Dois países e uma escolha

Ganhe ou perca as eleições o PT já cumpriu a sua missão: dividiu o Brasil em dois e institucionalizou o maniqueísmo como política de Estado.

Conseguiu industrializar o “nós” a ponto de transformá-lo em símbolo da vontade, da virtude, da generosidade, da luta contra o preconceito, da compaixão pelos pobres, da igualdade – cujo corolário definitivo não é nenhuma mudança de fundo na sociedade mas apenas executar um projeto de poder. Um aprendiz de PRI, a versão mexicana do poder pelo poder.

Conseguiu cravar no fantasmagórico adversário -“eles”- o exato oposto do que ele diz representar: a maldade, o egoísmo, o ódio, a luta de classes, o racismo, a homofobia e tudo que o imaginário possa estruturar como resumo do mal.

O PSDB, numa análise atilada do filósofo José Arthur Gianotti, simplesmente perdeu a identidade como partido, por não ter conseguido se articular como oposição.
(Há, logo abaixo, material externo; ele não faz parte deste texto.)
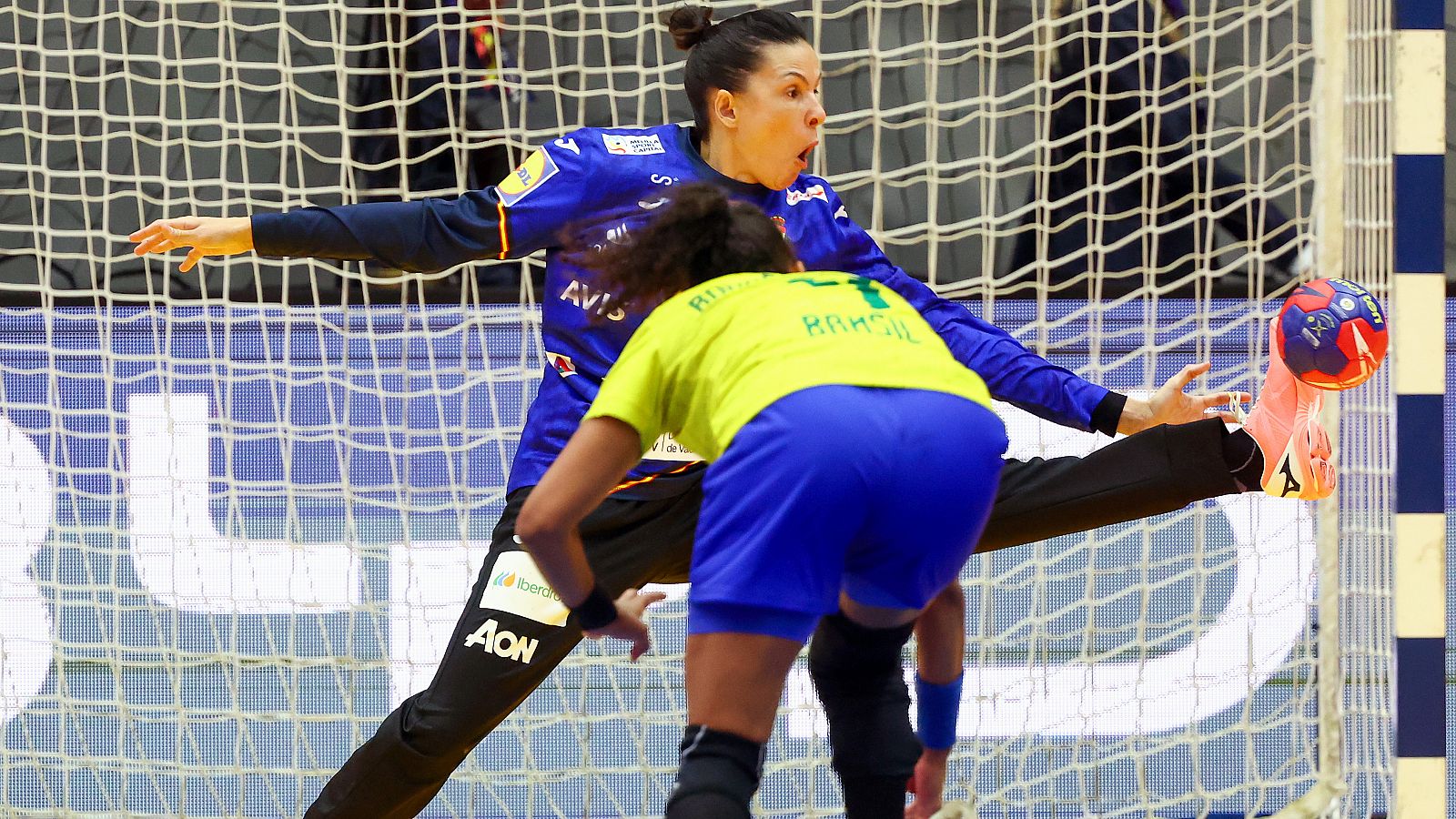 Balonmano | Darly Zoqbi se exhibe para dar la victoria a España ante Brasil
O PT conseguiu, através de seu agressivo discurso maniqueísta, empurrar para uma frente oposicionista informal setores dispersos da sociedade descontentes com a amoralidade difusa e macunaímica que marca o seu período de 12 anos no governo.

O Brasil foi levado a dividir-se politicamente e eleitoralmente não mais em PT e PSDB mas em PT e anti-PT.

À informal frente oposicionista juntaram-se setores da direita ideológica mas inorgânica, alguns direitistas caricaturais, os marinistas, defensores da sustentabilidade ambiental, e até mesmo uma Frente de Esquerda Democrática, formada por intelectuais gramscianos, esquerdistas desiludidos com o fisiologismo e jogo sujo do PT, que declararam em manifesto:

( “) Nas eleições de 2014, nos decepcionamos com o PT. A campanha petista no primeiro turno valeu-se de táticas e subterfúgios que desonram o bom debate. Caluniou, difamou e agrediu moralmente a candidatura de Marina Silva, sob o pretexto de que seria preciso fazer um “aguerrido” confronto político. Atropelou regras procedimentais e parâmetros éticos preciosos para a esquerda e a democracia. ( “)

E considere-se que quando os esquerdistas democráticos escreveram esse manifesto, Lula ainda não havia comparado o adversário aos nazistas e ao rei Herodes, em alguns de seus surtos de alucinação onde combate, como dom Quixote, os moinhos de vento que ele mesmo criou – aplicando provavelmente por instinto e não por conhecimento o princípio leninista de “acusar os outros daquilo que você faz”.

O mais nocivo populismo caracteriza-se exatamente por interditar o debate substituindo-o, sempre que possível, por uma chuva de calúnias na cabeça do adversário, que passa a ser tratado não como um defensor de propostas diferentes, mas como um criminoso a ser eliminado.

Seja como for, o País que emergirá das urnas domingo será outro. Ou melhor, será um dos dois: ou aquele que procurará a modernidade livrando-se da canga do atraso e da mistificação ou aquele que fará das ilhas de atraso, da pobreza e do assistencialismo a reserva de mercado para garantir sua perpetuação no poder. Aos populistas e demagogos, nunca convém que os descamisados possam comprar suas próprias camisas.

Este artigo foi originalmente publicado no Blog do Noblat, em 24/10/2014.

2 Comentários para “Dois países e uma escolha”

  1. A Dilma só perderia para o PT. O PT é hoje fardo difícil de carregar. Mas é PSDB é um fantasma que fez a militância petista sair as ruas. Não conseguiram ser oposição e não conseguiram canalizar a insatisfação de desiludidos com o PT. Os outrora descamisados queren mais que um trapo, não conseguem deslumbrar em Aécio uma melhor opção, preferem o assistencialismo e a demagogia de uma coração valente. Vamos às urnas: uma ex-guerrilheira contra um eterno playboy.

  2. Novamente, o Sr. Vaia não explica melhor o que diz: falou em “princípio leninista”, como se o Collor fosse leninista. O tal princípio é bem mais típico da “realpolitik” do que leninista.

    Depois disse:
    “Aos populistas e demagogos, nunca convém que os descamisados possam comprar suas próprias camisas”

    Sem, NUNCA, ter citado o coronelismo.
    Não convém aos CORONÉIS que o pobre ande com as próprias pernas.